Long after nurturing the ornamental fig Ficus benjamina during his childhood, Shanahan first encountered enormous fig trees—including the soaring giant strangler fig tree Ficus stupenda—in the forests of Malaysian Borneo, in 1997. Before, during and after his research for a PhD in rainforest ecology, a deep fascination with fig trees took him to Sri Lanka, India, Kenya, Australia, Japan and many other countries and islands, where he discovered the cultural importance of fig trees— over 750 species are known— in people’s lives.

Myths and stories protected fig trees

Everywhere, he found fig trees at the centre of mythology and numerous traditional stories. Frequently the trees were sacred, considered the home of the gods or even as deities themselves. There were many parallels among cultures. For instance, the Kikuyu creation story in Kenya, in which god created the first man and woman under a giant ‘mugumo’ (Ficus natalensis) tree, mirrors a story from Indonesia that describes how two gods fashioned the first couple from a fig tree.

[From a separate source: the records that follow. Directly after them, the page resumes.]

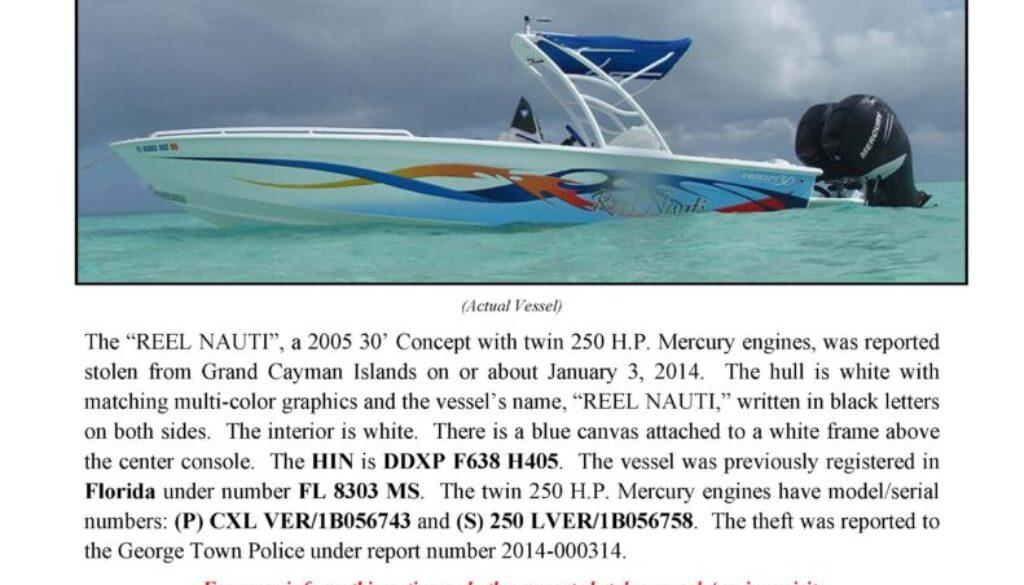 6453-14 Stolen Boat Notice - 30' Concept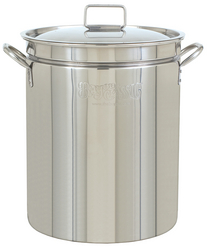 Stainless Steel Stockpots / Lid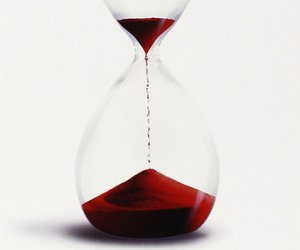 hourglass, red, and sand image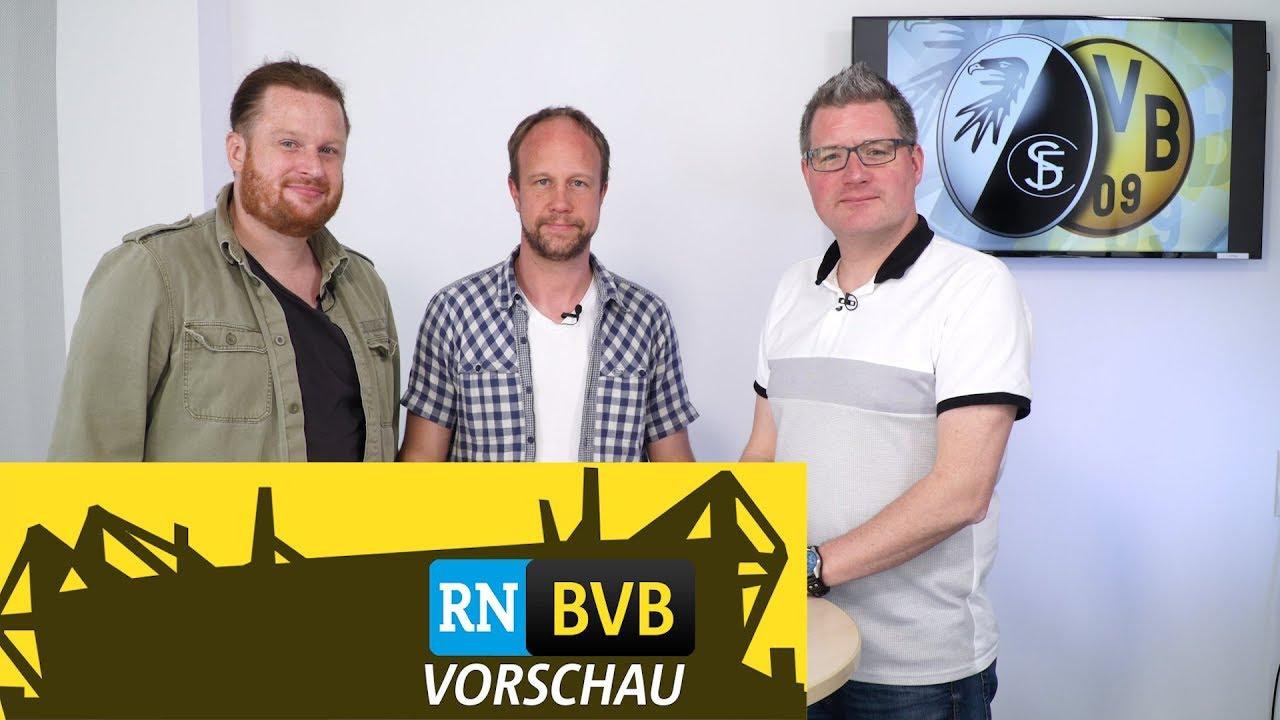 Die RN-Vorschau auf das BVB-Spiel beim SC Freiburg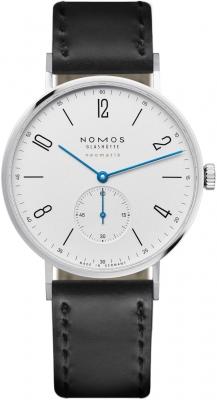 Nomos Glashutte Tangente Neomatik 39 140 watch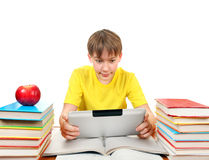 Schoolboy with Tablet Computer Royalty Free Stock Photos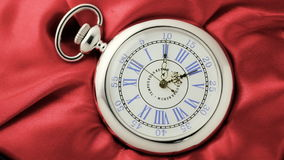 Old silver pocket watch. stock footage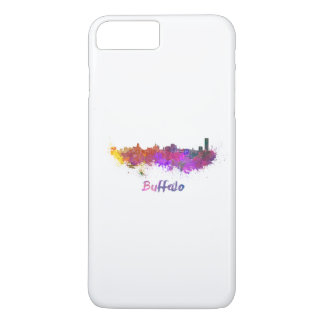 Buffalo skyline in watercolor iPhone 8 plus/7 plus case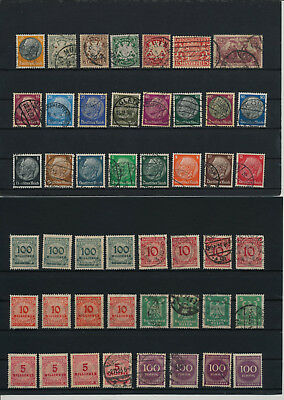 Germany, Deutsches Reich, Nazi, liquidation collection, stamps, Lot,used (AB 20)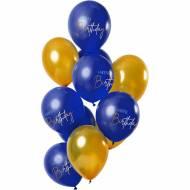 Bouquet 12 Ballons Happy Birthday Or Bleu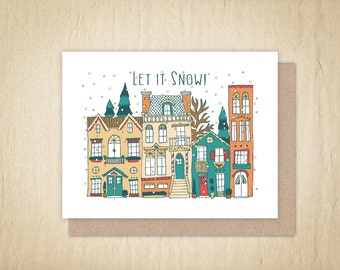 Let it Snow, Christmas Cards, Holiday Greeting Card, Illustrated Holiday Cards, Holiday Card, Hand Drawn Card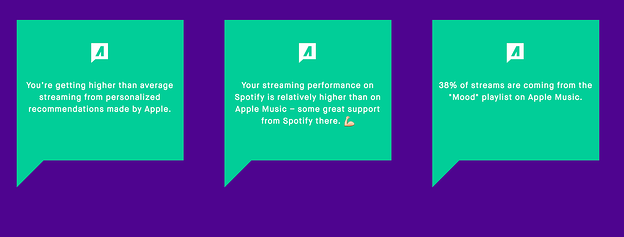 5 Tips for Making the Most of Your Spotify Artist Profile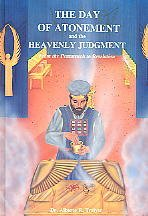 The Day of Atonement and the Heavenly Judgment: From the Pentateuch to Revelation: Alberto R. ...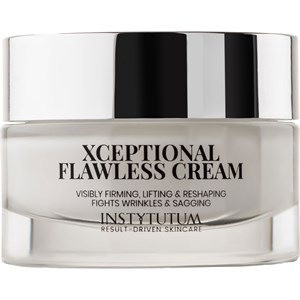 Instytutum - Facial care - Xceptional Flawless Cream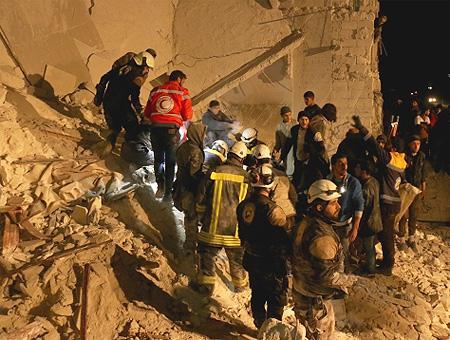 Siria idlib explosion rescate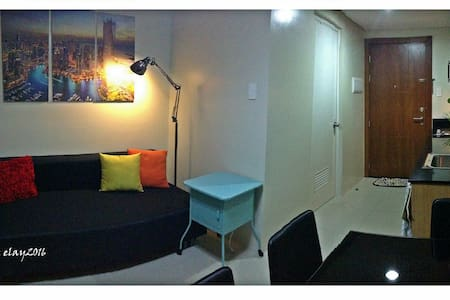 BEST VALUE of BRAND NEW Condo in MOA Complex - Pasay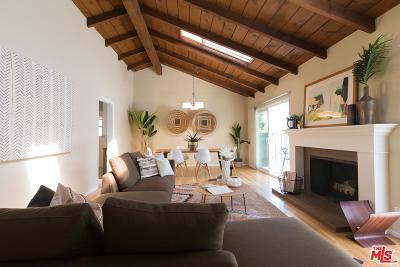 Single Family Home Sold: 12120 Juniette Street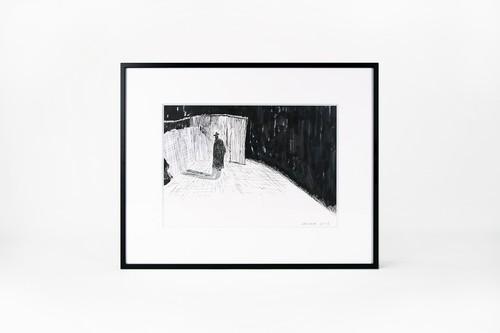 斎藤潤一郎「DEAD END」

In modern religions too, fig trees are central; the forbidden fruit Eve ate in the Garden of Eden was, in the original Bible story, a fig.

The book carries amazing illustrations of these relationships between humans, animals and figs, drawn by Shanahan, an accomplished scientific illustrator.

A Banyan tree, Ficus benghalensis. Illustration ©Mike Shanahan

Illustration of a Banyan tree, Ficus benghalensis.

These myths and stories, he says, have helped protect fig trees through the ages. A Banyan tree (Ficus benghalensis) in Andhra Pradesh, India, now forms a leaf-covered scaffold of roots-turned-tree trunks that spans two hectares. In many cultures in Africa, it is still taboo to cut down a fig tree. When President Barack Obama visited India in 2015, it was a Ficus religiosa (Bo-tree) seedling that he planted, as a sign of friendship between the US and India.

This reverence for the fig tree is not misplaced. Since the 1800s researchers have been unravelling the reasons these trees play such a central role in healthy landscapes and species biodiversity.

They have found that besides giving a free round-the-year food supply, fig trees stabilise the soil and prevent landslides. Their roots both spread and go deep into the soil, forming channels that bring ground water from depth to the surface. In this way, a fig tree “offers a lifeline to wild animals and so places Ficus species at the centre of vast ecological webs. The birds and mammals that eat figs will also disperse the seeds of many other plants whose fruit they eat,” says Shanahan.

Fig trees, in this way, play a keystone role in the planet’s ecological balance; Wherever fig trees are found, so is life.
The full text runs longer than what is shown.